Although football players are protected by the pads and helmets that they wear, does this equipment truly ensure the safety of all players? Studies shows that hits and tackles can lead to the “deadly brain disease of chronic traumatic encephalopathy which is also known as CTE. Symptoms of CTE including memory loss, confusion, impaired judgment, impulse control problems, aggression, depression, suicidality, parkinsonism, and eventually progressive dementia.”  These are pretty serious sounding symptoms for someone young to experience at that moment, and possible for the rest of his/her life. Senior soccer player Zach Resatar stated, “I feel it is best to take necessary precautions that protects the next generation of children from head injuries over a pastime.” So possibly the present protective sports equipment just isn’t enough.

Baseball/ softball may seem like safe sports, but in reality, players knees twist, bones break and arms and shoulders blow out. Players come into contact with the ball, bat and other players. The pitcher, for example, has very few seconds to react to a hit ball toward the head. This time does not allow the pitcher to recover from their follow through. Baseball player senior Tim Herberger remarked, “I have witnessed many minor injuries on several baseball teams. The one game our pitcher took a ball off the chin but was able to remain in the game”.

Basketball has the highest number of dental injuries, according to sources. Players often wear mouthguards to protect their teeth. However, these mouthguards do not protect them from collisions with other  players or the ball. Sophomore basketball player Jackie Adler commented, “Collisions in basketball are dangerous. Whether you’re hitting the floor or another player on the court, injuries are usually a result.”
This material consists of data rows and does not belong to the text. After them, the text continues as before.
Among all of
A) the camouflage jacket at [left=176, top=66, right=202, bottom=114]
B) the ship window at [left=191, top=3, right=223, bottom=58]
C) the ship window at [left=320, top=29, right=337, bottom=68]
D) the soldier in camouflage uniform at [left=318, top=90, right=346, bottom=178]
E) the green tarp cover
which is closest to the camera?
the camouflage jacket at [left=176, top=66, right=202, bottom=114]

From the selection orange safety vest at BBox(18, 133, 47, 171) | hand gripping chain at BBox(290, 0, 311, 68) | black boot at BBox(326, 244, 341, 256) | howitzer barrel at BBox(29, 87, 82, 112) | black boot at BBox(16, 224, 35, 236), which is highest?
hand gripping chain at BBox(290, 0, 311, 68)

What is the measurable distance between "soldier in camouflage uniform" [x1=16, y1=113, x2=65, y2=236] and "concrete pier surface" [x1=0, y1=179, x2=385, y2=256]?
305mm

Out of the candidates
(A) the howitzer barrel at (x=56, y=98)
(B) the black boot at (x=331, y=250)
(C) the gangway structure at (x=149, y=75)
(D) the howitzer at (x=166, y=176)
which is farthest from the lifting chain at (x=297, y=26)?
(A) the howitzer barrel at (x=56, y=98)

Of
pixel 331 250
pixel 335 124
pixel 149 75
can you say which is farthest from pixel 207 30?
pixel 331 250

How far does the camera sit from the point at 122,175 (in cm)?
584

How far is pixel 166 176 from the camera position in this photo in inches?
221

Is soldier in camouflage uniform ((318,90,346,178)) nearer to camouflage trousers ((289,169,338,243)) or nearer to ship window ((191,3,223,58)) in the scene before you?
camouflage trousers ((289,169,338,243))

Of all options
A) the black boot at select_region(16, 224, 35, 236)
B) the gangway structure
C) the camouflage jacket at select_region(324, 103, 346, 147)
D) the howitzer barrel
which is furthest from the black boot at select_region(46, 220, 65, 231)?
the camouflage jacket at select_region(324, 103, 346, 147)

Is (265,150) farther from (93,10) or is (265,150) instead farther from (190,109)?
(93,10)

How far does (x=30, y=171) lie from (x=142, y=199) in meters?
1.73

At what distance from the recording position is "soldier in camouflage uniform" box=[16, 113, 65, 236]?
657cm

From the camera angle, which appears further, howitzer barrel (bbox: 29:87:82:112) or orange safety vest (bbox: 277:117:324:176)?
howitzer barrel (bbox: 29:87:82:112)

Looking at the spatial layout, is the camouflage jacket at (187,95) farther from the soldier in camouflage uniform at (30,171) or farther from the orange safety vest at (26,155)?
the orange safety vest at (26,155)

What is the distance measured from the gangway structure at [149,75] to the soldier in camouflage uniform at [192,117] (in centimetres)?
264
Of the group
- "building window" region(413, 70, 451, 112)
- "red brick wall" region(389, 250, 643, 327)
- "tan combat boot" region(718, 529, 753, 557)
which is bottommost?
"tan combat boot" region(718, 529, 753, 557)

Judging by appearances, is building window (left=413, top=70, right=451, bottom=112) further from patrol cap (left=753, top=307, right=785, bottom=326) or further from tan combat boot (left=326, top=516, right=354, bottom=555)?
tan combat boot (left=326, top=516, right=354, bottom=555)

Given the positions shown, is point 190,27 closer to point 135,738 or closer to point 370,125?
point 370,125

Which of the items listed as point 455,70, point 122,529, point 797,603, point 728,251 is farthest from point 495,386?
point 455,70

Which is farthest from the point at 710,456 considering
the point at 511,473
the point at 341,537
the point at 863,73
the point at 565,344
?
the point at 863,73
In the game of soccer, players are running nonstop for 90 minutes, but have a 10 minute break in between. Soccer player sophomore Kyleigh Johnson stated,  “This past year my team was very limited in numbers, and I kept twisting my ankle in almost every game; I played with this injury throughout the season. But I couldn’t tell my coach I needed out because we didn’t have enough subs and I didn’t want to let my team down”.  So an injury can become sustained if a player is needed, or afraid of being cut. Injuries in the game of soccer can be caused by coming in contact with another player, slipping, ankle rolling, slide-tackling, and heading the ball. According to an online source, Michael Lipton, a professor of radiology and psychiatry/behavioral sciences said that “some players who have headed the ball over 1,000 times a year were found to have tiny structural changes in their brains”.  Brain changes should certainly sound threatening to most.

So although admiration for student athletes will continue, it’s best for both the players and their high school fans, as well as parents, to recognize that while athletes play sports for exercise and fun, there is always the danger of injury.